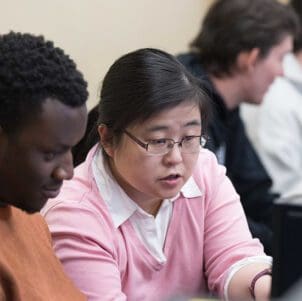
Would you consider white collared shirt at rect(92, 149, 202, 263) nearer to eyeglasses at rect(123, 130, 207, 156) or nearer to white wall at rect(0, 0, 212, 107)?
eyeglasses at rect(123, 130, 207, 156)

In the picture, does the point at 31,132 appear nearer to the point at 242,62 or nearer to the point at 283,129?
the point at 242,62

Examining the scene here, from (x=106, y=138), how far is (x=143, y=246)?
0.21m

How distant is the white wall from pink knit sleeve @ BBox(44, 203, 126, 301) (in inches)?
25.5

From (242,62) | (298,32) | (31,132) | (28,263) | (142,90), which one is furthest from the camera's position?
(298,32)

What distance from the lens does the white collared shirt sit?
1.35 metres

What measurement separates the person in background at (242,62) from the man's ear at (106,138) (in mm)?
927

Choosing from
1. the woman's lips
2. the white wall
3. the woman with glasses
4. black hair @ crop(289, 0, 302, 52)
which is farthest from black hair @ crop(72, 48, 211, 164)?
black hair @ crop(289, 0, 302, 52)

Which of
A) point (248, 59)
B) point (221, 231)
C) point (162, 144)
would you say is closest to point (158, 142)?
point (162, 144)

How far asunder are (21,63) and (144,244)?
0.51 metres

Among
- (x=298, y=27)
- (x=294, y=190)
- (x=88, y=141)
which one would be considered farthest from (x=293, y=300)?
(x=298, y=27)

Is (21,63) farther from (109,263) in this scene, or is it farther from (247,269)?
(247,269)

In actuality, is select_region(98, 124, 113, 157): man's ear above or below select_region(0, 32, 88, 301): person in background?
below

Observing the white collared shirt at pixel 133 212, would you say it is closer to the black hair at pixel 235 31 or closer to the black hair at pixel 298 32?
the black hair at pixel 235 31

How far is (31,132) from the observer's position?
3.17 feet
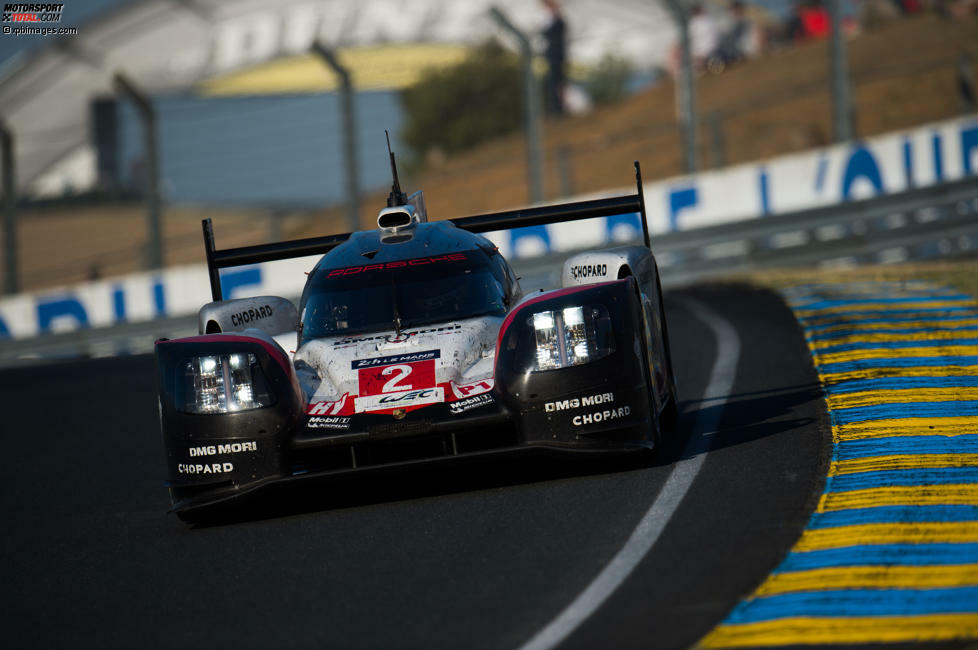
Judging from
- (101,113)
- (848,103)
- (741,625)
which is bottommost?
(741,625)

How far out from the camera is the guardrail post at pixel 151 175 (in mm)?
18703

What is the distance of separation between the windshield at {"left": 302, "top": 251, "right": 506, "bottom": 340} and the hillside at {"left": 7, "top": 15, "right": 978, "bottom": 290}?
1700cm

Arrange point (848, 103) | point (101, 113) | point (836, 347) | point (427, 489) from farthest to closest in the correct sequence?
point (101, 113)
point (848, 103)
point (836, 347)
point (427, 489)

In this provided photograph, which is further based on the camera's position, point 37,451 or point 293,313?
point 37,451

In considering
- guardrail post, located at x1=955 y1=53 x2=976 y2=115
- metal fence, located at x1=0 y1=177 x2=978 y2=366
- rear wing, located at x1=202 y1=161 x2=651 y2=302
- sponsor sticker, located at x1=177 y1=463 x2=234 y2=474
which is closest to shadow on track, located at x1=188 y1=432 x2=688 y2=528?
sponsor sticker, located at x1=177 y1=463 x2=234 y2=474

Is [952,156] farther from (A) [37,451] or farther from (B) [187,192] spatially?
(B) [187,192]

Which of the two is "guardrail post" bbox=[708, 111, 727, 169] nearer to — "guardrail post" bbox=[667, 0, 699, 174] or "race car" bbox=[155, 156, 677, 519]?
"guardrail post" bbox=[667, 0, 699, 174]

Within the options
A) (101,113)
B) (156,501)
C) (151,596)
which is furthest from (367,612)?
(101,113)

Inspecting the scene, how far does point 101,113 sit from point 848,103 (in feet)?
39.3

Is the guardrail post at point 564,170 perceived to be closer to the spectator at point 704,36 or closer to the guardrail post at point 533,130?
the guardrail post at point 533,130

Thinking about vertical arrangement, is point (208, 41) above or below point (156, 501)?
above

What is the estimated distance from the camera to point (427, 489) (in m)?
7.09

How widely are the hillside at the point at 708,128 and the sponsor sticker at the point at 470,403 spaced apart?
18344mm

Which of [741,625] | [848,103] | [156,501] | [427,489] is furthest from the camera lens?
[848,103]
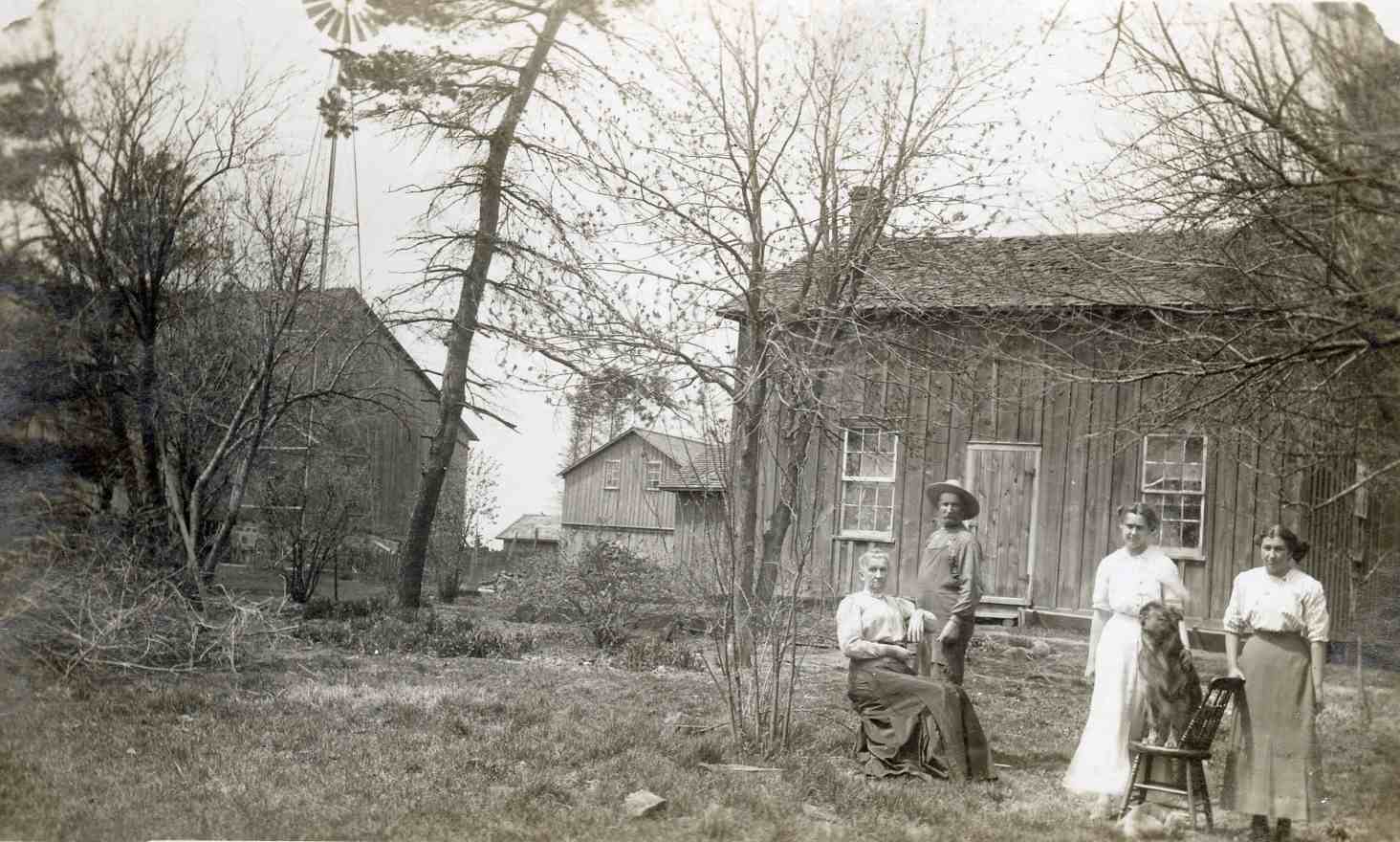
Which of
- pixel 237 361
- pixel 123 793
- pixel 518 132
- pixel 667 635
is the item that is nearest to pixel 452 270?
pixel 518 132

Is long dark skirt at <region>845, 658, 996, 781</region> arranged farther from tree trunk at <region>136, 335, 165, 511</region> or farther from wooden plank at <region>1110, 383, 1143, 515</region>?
tree trunk at <region>136, 335, 165, 511</region>

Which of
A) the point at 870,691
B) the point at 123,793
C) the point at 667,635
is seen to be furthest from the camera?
the point at 667,635

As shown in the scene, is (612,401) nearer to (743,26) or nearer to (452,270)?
(452,270)

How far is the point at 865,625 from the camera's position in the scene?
202 inches

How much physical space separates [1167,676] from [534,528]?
3.11 meters

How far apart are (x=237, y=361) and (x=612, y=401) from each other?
1848 millimetres

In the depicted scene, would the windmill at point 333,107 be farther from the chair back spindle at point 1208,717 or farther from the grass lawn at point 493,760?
the chair back spindle at point 1208,717

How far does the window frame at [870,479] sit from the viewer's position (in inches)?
230

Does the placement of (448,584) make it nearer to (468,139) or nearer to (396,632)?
(396,632)

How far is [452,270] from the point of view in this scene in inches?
217

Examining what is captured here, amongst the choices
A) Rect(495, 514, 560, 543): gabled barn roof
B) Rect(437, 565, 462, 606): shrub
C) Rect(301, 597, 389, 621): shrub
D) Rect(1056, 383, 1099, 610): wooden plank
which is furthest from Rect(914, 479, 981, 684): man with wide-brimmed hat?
Rect(301, 597, 389, 621): shrub

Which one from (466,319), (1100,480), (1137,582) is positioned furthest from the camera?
(1100,480)

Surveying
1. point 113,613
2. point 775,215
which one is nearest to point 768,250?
point 775,215

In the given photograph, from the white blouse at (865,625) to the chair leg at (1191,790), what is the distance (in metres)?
1.33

### EXERCISE DIRECTIONS
Write out the lines above word for word, from the one containing "How far apart" through the final line, with both ends included.

### FINISHED TASK
How far apart are (x=237, y=361) and (x=612, y=401) from each other?
1848 millimetres

In the depicted scene, would the windmill at point 333,107 be farther from the chair back spindle at point 1208,717 or farther from the grass lawn at point 493,760?
the chair back spindle at point 1208,717

How far does the window frame at [870,479] sit from the viewer's position (in inches)?
230

Does the placement of (448,584) make it nearer to (468,139) or nearer to (396,632)?
(396,632)

How far is [452,270] from the point of view in this scene in inches?
217

Examining what is captured here, amongst the choices
A) Rect(495, 514, 560, 543): gabled barn roof
B) Rect(437, 565, 462, 606): shrub
C) Rect(301, 597, 389, 621): shrub
D) Rect(1056, 383, 1099, 610): wooden plank
which is furthest from Rect(914, 479, 981, 684): man with wide-brimmed hat?
Rect(301, 597, 389, 621): shrub

Which one from (466,319), (1100,480), (1137,582) is positioned furthest from the camera?
(1100,480)

Surveying
1. point 113,613
2. point 775,215
which one is nearest to point 768,250?
point 775,215

In the given photograph, from the white blouse at (865,625) to the chair leg at (1191,790), what is the distance (in metres)?
1.33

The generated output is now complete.